Segovia, con su acueducto, esa sombra de piedra que lo domina todo, una especie de arquitectura/monumento que viene a atestiguar lo que compartían los romanos y Steve Jobs: un sentido de la belleza de lo que únicamente es práctico. La ciudad, milenaria y pequeña, con sus iglesias tan altas y sus casas tan humanas, participa de esa imagen común que late en todas las villas castellanas: una estampa como de espera, de estar aguardando la llegada inminente de algo o de alguien, que en Azorín solo era una impresión de tristeza, decadencia imperial y demás, pero que hoy nos resulta muy moderna, muy Samuel Beckett.
La marea laboral, con sus premuras inaplazables y sus varias soledades, le dejan a uno al pie de este naufragio de murallas y torreones, quizá para cotejar lo que es evidente, la contradicción que siempre ha existido entre el almanaque que organiza el día a día de las gentes y los sueños civilizatorios, con sus estandartes ideológicos y de fe, que han movido las culturas y han llenado las calles, las plazas, las esquinas con esa quincalla que son las ruinas, los conventos, los palacetes y demás herencias seculares.
El periodismo es un trabajo de improvisaciones, donde se conoce el lugar al que se quiere ir pero nunca se sabe lo que se va a encontrar. El diario le ha enviado a uno para cubrir los coloquios, ponencias, debates varios de un festival literario; para dar noticia de la declaración llamativa, del titular impactante, epatante, que dirían los cursis y los pedantes, los mismos que eligen escuchante en vez de oyente.

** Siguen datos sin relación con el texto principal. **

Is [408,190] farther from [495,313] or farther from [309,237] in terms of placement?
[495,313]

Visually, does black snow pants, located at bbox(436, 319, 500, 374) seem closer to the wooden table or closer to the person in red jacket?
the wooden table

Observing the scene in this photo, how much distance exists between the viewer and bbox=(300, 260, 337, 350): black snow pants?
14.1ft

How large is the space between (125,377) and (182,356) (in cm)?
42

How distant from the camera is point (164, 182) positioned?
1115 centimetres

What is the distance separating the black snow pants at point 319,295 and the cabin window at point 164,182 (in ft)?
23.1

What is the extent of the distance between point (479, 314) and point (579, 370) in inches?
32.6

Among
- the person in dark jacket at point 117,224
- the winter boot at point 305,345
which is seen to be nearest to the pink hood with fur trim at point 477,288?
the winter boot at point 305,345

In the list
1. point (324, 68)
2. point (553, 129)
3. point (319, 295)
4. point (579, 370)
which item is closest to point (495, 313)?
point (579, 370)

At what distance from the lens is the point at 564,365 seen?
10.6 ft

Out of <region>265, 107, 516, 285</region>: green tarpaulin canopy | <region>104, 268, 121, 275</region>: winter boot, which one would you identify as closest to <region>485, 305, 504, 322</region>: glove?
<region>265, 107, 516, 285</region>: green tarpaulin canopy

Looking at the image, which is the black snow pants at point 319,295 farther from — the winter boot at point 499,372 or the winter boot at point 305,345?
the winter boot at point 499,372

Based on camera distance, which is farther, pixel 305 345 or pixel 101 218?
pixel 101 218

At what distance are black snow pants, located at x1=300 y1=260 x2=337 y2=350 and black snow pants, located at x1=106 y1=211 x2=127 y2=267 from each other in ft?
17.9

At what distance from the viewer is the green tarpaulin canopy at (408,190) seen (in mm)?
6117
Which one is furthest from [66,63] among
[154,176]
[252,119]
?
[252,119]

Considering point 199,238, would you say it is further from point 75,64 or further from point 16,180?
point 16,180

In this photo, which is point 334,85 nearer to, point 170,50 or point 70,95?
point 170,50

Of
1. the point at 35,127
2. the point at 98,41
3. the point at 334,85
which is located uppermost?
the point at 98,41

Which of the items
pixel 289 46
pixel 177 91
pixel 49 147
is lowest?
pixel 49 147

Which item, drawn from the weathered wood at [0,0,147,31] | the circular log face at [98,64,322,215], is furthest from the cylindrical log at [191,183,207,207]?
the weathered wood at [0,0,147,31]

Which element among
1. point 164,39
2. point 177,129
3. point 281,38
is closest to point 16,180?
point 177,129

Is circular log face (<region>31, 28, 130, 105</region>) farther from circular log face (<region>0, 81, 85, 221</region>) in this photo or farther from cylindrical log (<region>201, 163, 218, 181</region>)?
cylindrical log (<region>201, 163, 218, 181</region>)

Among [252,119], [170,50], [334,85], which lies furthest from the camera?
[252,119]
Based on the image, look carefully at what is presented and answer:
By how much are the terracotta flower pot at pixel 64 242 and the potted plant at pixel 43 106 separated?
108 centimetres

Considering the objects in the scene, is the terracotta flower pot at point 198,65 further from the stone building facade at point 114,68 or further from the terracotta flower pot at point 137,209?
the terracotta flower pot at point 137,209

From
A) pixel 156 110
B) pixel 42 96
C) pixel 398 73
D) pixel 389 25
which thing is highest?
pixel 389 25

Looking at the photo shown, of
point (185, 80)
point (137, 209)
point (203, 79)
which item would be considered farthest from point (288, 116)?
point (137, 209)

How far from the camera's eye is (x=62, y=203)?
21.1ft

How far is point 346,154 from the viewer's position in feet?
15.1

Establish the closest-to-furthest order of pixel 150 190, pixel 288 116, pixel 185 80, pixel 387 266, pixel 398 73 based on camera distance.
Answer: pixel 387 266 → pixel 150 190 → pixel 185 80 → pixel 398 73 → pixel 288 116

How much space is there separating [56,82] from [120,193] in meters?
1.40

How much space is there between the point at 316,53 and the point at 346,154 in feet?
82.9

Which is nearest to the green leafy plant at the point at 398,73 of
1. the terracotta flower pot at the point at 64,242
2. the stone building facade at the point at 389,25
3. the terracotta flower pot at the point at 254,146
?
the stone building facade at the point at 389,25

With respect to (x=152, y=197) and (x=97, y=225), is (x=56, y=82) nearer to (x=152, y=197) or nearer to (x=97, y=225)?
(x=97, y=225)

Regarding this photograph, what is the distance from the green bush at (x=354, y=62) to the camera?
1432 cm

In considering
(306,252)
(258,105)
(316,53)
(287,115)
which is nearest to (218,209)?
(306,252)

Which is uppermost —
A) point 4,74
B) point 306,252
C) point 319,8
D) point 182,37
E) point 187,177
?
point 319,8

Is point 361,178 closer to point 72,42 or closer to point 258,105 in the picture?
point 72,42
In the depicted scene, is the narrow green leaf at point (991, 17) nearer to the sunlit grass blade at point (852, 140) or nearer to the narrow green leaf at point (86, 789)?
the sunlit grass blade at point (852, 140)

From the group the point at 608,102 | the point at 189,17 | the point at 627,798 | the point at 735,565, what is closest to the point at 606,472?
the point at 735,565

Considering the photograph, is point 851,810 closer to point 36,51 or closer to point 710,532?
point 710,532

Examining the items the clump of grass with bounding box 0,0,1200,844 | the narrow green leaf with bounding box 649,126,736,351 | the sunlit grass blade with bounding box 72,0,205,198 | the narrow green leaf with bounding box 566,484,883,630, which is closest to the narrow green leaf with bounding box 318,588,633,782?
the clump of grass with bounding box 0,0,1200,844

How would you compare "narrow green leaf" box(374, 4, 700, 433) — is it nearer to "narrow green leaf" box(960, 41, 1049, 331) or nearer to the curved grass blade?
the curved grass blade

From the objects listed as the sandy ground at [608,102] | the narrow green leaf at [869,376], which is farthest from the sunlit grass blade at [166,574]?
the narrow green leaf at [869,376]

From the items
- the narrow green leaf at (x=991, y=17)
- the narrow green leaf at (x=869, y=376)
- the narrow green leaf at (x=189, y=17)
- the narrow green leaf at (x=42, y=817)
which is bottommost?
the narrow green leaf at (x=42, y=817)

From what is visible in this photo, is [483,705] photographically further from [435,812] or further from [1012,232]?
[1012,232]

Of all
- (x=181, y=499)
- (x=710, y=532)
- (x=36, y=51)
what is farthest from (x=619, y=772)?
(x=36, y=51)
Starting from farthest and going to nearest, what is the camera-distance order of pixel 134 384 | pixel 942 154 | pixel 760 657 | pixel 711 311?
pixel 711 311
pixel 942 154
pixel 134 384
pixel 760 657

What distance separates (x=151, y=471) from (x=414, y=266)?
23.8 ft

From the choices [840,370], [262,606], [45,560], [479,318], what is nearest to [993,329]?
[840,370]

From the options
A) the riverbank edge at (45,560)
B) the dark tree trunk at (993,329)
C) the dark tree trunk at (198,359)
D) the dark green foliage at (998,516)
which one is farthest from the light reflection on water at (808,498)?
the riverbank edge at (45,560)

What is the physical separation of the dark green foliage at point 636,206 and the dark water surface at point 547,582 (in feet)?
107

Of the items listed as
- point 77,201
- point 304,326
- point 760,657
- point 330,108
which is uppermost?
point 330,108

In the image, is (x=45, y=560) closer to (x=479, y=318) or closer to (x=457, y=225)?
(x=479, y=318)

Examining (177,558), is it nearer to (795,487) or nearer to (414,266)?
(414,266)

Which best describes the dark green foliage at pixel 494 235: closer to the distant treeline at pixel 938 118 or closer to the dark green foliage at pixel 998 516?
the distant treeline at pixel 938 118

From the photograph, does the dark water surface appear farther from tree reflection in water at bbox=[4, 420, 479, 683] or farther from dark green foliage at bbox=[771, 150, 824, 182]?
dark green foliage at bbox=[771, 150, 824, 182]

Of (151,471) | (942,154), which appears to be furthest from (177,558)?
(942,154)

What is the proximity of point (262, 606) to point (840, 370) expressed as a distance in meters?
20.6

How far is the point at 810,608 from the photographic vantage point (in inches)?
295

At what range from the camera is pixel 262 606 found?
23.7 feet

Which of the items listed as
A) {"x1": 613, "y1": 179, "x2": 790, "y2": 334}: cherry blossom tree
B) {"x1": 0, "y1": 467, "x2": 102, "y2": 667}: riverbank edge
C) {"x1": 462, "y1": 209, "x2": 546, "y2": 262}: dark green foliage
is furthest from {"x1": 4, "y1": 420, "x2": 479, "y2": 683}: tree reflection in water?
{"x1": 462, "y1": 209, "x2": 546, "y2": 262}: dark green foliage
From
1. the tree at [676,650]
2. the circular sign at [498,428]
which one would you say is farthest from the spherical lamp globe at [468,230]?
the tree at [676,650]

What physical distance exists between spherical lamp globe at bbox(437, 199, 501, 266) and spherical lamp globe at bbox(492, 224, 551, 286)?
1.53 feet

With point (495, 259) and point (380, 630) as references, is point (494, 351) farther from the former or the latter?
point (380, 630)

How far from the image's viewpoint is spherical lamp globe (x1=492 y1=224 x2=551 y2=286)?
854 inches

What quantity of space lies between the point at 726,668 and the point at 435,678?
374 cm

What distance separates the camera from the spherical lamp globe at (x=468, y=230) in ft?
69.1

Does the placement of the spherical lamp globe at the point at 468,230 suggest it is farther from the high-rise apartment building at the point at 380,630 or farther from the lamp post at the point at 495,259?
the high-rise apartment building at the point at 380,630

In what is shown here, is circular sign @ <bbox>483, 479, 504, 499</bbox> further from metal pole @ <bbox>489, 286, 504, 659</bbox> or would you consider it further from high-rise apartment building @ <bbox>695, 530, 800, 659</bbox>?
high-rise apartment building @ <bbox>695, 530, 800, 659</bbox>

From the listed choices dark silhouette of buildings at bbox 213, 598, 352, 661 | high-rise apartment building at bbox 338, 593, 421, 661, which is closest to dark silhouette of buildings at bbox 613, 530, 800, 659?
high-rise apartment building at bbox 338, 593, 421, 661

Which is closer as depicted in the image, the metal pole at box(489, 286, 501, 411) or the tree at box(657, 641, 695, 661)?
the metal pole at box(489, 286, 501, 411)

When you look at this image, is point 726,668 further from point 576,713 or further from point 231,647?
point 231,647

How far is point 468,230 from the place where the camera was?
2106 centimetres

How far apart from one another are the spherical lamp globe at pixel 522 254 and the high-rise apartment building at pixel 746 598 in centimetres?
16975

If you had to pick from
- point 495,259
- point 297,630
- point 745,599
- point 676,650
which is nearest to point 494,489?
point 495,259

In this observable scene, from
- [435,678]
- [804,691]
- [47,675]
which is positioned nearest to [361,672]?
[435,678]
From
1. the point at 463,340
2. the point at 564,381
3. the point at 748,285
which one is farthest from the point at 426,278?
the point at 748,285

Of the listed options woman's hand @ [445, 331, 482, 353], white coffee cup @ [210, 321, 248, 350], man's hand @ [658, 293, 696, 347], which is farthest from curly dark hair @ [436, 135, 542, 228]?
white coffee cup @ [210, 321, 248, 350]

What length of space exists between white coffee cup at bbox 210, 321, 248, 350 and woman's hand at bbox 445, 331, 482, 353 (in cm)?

Pero cualquier reportaje arranca siempre en el coso de lo público, que es donde se suele tomar el pulso a la realidad, a lo que sucede, y no en las aulas cerradas y salas de conferencias. Y lo primero que se percibe es que entre el tintineo de los vasos y las cucharillas de los cafés, de las voces de los vecinos y el estrépito de cancelas que anuncia la apertura de los comercios, que son ecos que aún deben despertar nostalgia en las almas empapadas de noventayochismo, se ha colado una suma de acentos, de lenguas, que no es otra cosa que la parla eslava, romance o la que sea, que traen los novelistas, filósofos y poetas de distintas procedencias.
En este mundo de deshumanizaciones económicas y monetarización de los ideales, los escritores son como una especie de tribu de nómadas, de caravanas de apátridas o erasmistas con móvil que se trasladan de un país a otro arrastrando el fardo de sus pensamientos, reflexiones y textos, juglarizando valores, sugerencias o proposiciones que a parte de la ralea política le debe sonar como a provocación, apostasía o por ahí. Así le llega a uno en medio del desayuno, con la hogaza de pan caliente y el bloc de notas aún sin abrir, la ocurrencia de que el polvo castellano, que no es más que arena de sillar viejo, va desprendiéndose de esos moluscos y lapas que son los topicazos y contaminándose de otras historias, revitalizantes y contemporanizadoras, que son las fábulas, relatos, narraciones y versos que airean estos amanuenses de su imaginación, poniendo en vigencia lo que hasta ahora solo era pasado, y rescatando a los antiguos burgos de esa mirada estancada, ya irreal, del 98 y sus perjudiciales aledaños y prolongaciones.